Start of Block

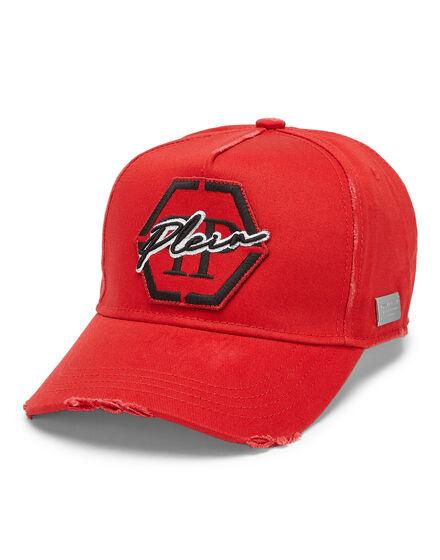 Baseball Cap Signature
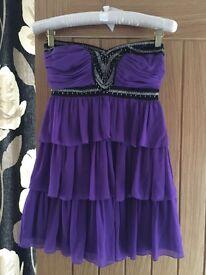 Lipsy dress size 8 NEW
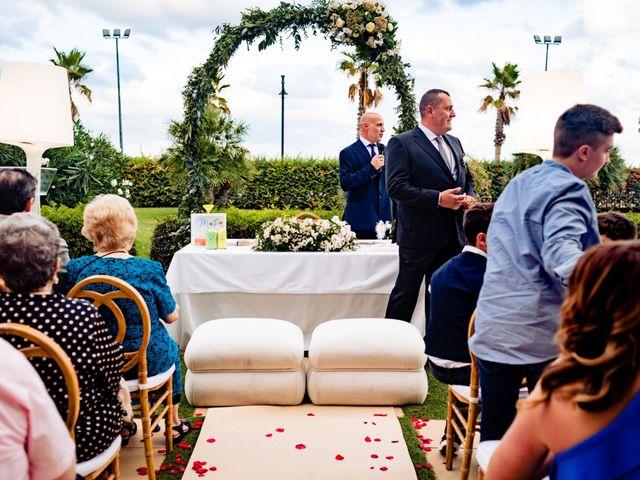 La boda de Manuel y Pilar en Valencia, Valencia 119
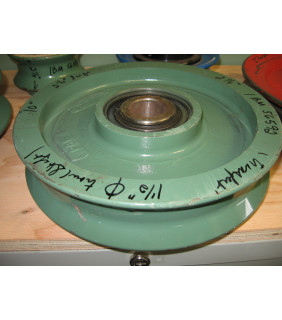 TRANSFER CABLE PULLEY - WESPATT - 10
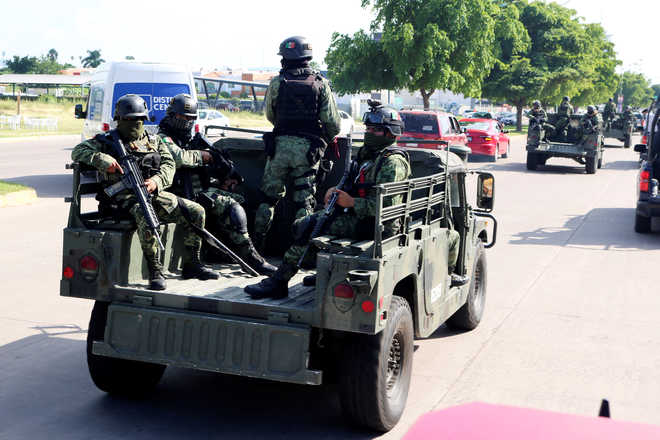 In Mexico, El Chapo's sons add brash new chapter to crime family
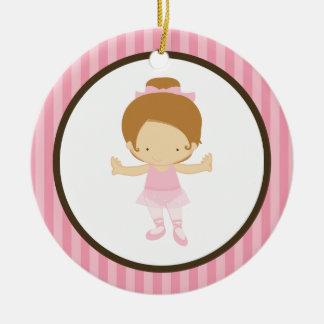 Little Ballerina Christmas Ornament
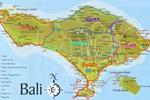 BALI-MAP-REGENCES IN BALI-150-00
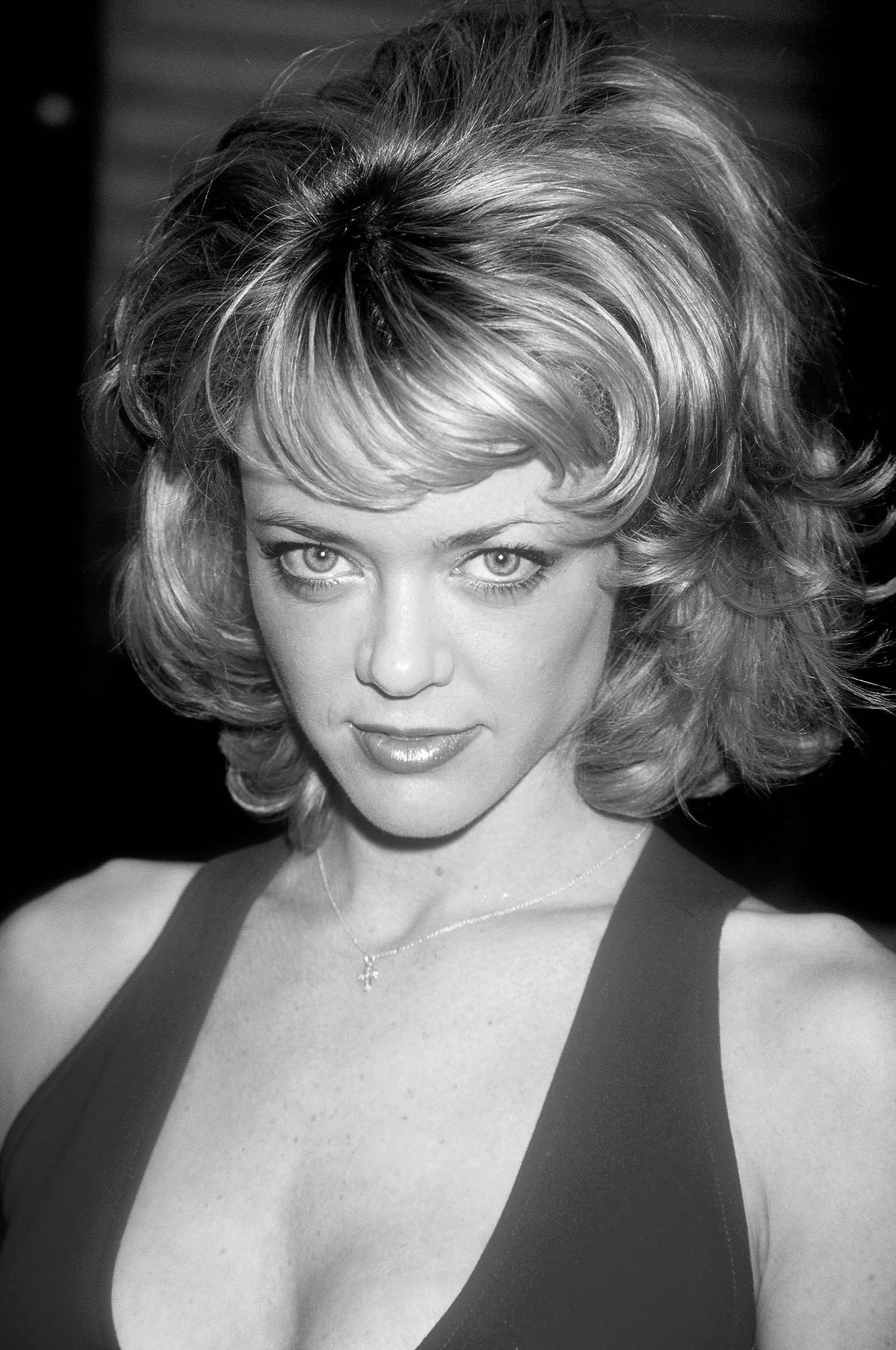 Lisa Robin Kelly nude photos 2019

End of Block

# Exercise aim:
Every entry above should be duplicated exactly. Do not include the images.

# Response:
 Baseball Cap Signature
 Lipsy dress size 8 NEW
 La boda de Manuel y Pilar en Valencia, Valencia 119
 TRANSFER CABLE PULLEY - WESPATT - 10
 In Mexico, El Chapo's sons add brash new chapter to crime family
 Little Ballerina Christmas Ornament
 BALI-MAP-REGENCES IN BALI-150-00
 Lisa Robin Kelly nude photos 2019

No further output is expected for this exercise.